• Excerpt from a dataset
++++++++++++++++++++
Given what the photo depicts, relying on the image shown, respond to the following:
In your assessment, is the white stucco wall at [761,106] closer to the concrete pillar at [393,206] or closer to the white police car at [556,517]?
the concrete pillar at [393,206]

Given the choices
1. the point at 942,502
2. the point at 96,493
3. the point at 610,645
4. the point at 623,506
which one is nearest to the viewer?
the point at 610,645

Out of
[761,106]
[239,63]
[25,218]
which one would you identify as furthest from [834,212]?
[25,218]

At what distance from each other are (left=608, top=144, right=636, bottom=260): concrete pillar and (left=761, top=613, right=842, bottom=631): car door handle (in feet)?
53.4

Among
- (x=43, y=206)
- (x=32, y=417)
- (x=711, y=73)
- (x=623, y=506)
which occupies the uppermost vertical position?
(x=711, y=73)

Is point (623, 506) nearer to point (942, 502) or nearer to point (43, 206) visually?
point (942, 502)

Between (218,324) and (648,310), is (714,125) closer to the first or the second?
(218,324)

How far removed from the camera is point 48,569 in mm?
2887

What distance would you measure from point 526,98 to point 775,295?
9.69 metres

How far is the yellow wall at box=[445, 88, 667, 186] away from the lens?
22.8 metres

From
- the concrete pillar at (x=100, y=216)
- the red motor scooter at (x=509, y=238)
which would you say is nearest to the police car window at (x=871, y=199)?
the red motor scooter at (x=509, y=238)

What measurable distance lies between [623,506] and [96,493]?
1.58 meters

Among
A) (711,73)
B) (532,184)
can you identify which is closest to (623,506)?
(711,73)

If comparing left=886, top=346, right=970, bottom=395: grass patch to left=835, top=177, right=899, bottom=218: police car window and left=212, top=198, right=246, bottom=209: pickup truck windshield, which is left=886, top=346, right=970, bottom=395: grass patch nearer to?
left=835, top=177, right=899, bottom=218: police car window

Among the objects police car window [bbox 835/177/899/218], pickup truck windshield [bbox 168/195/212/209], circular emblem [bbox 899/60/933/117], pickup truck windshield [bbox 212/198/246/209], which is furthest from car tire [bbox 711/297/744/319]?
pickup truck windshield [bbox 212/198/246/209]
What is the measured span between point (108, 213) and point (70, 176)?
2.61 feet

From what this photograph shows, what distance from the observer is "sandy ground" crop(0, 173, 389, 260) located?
++++++++++++++++++++
• Written exercise
Copy out all of the data above word for word, with nothing changed.

• Solution for this task
Given what the photo depicts, relying on the image shown, respond to the following:
In your assessment, is the white stucco wall at [761,106] closer to the concrete pillar at [393,206] or closer to the white police car at [556,517]?
the concrete pillar at [393,206]

Given the choices
1. the point at 942,502
2. the point at 96,493
3. the point at 610,645
4. the point at 623,506
which one is nearest to the viewer?
the point at 610,645

Out of
[761,106]
[239,63]
[25,218]
which one would you identify as furthest from [834,212]?
[25,218]

At what distance from each other are (left=608, top=144, right=636, bottom=260): concrete pillar and (left=761, top=613, right=842, bottom=631): car door handle (in feet)?
53.4

Among
- (x=43, y=206)
- (x=32, y=417)
- (x=711, y=73)
- (x=623, y=506)
which occupies the uppermost vertical position?
(x=711, y=73)

Is point (623, 506) nearer to point (942, 502) or nearer to point (43, 206) visually?
point (942, 502)

Between (218,324) and (648,310), is (714,125) closer to the first or the second?
(218,324)

How far removed from the camera is point 48,569 in mm?
2887

What distance would you measure from point 526,98 to point 775,295?
9.69 metres

How far is the yellow wall at box=[445, 88, 667, 186] away from the lens?
22.8 metres

From
- the concrete pillar at (x=100, y=216)
- the red motor scooter at (x=509, y=238)
which would you say is nearest to the police car window at (x=871, y=199)?
the red motor scooter at (x=509, y=238)

What measurable distance lies between [623,506] and [96,493]?
1.58 meters

Among
A) (711,73)
B) (532,184)
can you identify which is closest to (623,506)?
(711,73)

If comparing left=886, top=346, right=970, bottom=395: grass patch to left=835, top=177, right=899, bottom=218: police car window and left=212, top=198, right=246, bottom=209: pickup truck windshield, which is left=886, top=346, right=970, bottom=395: grass patch nearer to?
left=835, top=177, right=899, bottom=218: police car window

Among the objects police car window [bbox 835/177/899/218], pickup truck windshield [bbox 168/195/212/209], circular emblem [bbox 899/60/933/117], pickup truck windshield [bbox 212/198/246/209], which is furthest from car tire [bbox 711/297/744/319]?
pickup truck windshield [bbox 212/198/246/209]
What is the measured span between point (108, 213) and point (70, 176)?
2.61 feet

From what this photograph shows, what distance from the observer is "sandy ground" crop(0, 173, 389, 260) located?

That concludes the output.